WORK REQUIRED: Stop after the line that contains "category: gazellethomsons"; until then, restate each line of the entries word for word from the very first.

+++ DATA EXCERPTS +++

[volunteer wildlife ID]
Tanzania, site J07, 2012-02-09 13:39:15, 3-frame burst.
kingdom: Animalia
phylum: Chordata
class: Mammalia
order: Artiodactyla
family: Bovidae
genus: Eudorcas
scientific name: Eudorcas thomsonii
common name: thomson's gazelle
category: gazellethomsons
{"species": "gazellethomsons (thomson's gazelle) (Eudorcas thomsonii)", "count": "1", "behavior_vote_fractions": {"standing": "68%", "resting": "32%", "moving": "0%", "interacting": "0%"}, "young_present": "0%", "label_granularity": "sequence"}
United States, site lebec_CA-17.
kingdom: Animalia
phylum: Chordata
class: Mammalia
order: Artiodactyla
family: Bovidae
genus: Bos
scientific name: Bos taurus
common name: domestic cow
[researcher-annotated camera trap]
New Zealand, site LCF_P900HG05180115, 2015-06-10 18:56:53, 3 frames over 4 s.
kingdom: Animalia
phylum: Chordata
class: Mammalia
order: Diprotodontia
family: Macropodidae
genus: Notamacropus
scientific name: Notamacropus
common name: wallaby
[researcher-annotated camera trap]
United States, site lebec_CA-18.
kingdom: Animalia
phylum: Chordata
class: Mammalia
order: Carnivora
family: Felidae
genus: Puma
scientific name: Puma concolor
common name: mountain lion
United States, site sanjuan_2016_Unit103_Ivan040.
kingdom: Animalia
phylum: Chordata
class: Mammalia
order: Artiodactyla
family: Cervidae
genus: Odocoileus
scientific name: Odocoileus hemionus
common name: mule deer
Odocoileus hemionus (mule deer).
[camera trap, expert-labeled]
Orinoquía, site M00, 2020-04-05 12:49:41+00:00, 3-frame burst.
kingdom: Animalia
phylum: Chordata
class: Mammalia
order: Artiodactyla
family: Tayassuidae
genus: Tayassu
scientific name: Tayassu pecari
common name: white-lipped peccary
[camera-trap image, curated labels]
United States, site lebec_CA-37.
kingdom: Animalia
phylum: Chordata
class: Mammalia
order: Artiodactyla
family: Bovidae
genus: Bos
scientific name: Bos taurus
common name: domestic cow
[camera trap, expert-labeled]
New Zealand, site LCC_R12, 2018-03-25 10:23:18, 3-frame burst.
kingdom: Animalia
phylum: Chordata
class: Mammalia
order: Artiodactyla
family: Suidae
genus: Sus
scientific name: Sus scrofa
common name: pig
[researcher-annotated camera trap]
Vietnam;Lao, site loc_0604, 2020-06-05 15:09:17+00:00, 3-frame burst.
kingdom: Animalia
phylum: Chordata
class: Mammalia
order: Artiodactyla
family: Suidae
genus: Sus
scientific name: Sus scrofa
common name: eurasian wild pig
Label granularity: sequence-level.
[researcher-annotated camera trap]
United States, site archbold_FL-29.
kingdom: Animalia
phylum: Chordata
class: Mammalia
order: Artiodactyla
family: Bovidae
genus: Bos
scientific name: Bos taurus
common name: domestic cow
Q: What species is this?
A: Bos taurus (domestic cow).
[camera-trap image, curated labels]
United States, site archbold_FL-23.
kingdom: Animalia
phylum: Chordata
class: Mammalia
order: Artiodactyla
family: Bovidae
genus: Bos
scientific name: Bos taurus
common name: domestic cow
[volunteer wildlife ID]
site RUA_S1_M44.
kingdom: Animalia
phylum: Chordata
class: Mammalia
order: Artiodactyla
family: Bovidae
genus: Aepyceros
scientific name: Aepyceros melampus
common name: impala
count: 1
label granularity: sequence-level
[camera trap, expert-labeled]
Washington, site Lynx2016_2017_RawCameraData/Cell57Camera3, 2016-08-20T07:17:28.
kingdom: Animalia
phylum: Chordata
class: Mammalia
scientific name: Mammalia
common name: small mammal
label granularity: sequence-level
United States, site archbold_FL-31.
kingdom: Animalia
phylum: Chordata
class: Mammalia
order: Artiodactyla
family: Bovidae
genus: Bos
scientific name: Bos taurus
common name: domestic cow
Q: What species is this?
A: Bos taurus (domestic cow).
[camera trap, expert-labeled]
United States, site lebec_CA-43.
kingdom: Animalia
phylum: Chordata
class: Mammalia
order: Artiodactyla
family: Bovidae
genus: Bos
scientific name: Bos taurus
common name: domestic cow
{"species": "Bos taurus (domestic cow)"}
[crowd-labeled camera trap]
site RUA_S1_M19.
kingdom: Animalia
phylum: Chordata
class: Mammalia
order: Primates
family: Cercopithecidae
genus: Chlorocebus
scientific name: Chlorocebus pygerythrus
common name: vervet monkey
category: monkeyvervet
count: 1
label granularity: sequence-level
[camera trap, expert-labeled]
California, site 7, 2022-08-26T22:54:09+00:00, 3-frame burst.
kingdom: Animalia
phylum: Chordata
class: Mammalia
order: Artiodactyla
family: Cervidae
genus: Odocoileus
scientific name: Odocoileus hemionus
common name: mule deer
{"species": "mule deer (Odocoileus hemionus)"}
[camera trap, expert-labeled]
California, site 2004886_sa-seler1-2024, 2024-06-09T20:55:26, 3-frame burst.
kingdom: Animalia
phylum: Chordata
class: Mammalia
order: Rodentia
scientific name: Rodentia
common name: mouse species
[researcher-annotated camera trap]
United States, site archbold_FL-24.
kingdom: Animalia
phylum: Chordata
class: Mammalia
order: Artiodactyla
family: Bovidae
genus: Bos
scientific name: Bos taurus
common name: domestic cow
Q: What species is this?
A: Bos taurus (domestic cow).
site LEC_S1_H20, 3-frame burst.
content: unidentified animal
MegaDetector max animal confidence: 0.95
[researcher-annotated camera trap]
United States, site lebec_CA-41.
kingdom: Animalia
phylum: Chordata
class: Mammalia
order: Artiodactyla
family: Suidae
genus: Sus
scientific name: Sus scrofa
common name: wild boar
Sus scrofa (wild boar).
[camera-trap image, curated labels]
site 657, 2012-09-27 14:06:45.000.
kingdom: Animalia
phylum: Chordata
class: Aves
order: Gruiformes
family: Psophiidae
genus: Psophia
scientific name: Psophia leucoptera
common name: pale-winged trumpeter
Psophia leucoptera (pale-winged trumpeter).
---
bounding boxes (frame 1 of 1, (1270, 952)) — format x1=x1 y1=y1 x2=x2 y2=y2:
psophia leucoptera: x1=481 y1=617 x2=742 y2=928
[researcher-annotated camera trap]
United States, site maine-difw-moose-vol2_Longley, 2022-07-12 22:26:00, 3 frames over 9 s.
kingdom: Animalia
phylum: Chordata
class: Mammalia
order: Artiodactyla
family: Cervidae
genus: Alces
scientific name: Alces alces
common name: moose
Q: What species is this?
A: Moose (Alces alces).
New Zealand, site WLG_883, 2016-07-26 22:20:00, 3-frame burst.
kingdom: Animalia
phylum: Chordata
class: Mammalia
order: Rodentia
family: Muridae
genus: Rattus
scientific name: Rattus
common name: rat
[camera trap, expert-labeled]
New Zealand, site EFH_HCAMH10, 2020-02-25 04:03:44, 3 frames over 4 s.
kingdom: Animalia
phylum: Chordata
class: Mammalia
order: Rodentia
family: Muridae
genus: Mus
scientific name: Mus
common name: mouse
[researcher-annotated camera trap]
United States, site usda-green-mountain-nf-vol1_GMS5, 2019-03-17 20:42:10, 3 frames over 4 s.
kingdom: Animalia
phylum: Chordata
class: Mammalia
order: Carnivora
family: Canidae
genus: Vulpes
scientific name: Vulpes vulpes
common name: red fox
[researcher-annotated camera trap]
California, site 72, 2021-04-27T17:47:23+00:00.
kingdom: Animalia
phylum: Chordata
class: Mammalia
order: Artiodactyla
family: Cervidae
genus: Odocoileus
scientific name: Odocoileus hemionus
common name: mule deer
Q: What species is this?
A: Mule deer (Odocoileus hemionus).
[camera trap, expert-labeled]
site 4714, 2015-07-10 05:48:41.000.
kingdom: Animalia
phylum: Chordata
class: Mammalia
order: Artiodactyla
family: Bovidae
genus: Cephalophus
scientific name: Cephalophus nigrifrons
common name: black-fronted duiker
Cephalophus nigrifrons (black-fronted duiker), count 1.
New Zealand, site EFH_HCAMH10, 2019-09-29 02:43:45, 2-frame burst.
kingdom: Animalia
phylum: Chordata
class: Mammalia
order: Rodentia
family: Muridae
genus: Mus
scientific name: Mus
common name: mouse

+++

RESPONSE:
[volunteer wildlife ID]
Tanzania, site J07, 2012-02-09 13:39:15, 3-frame burst.
kingdom: Animalia
phylum: Chordata
class: Mammalia
order: Artiodactyla
family: Bovidae
genus: Eudorcas
scientific name: Eudorcas thomsonii
common name: thomson's gazelle
category: gazellethomsons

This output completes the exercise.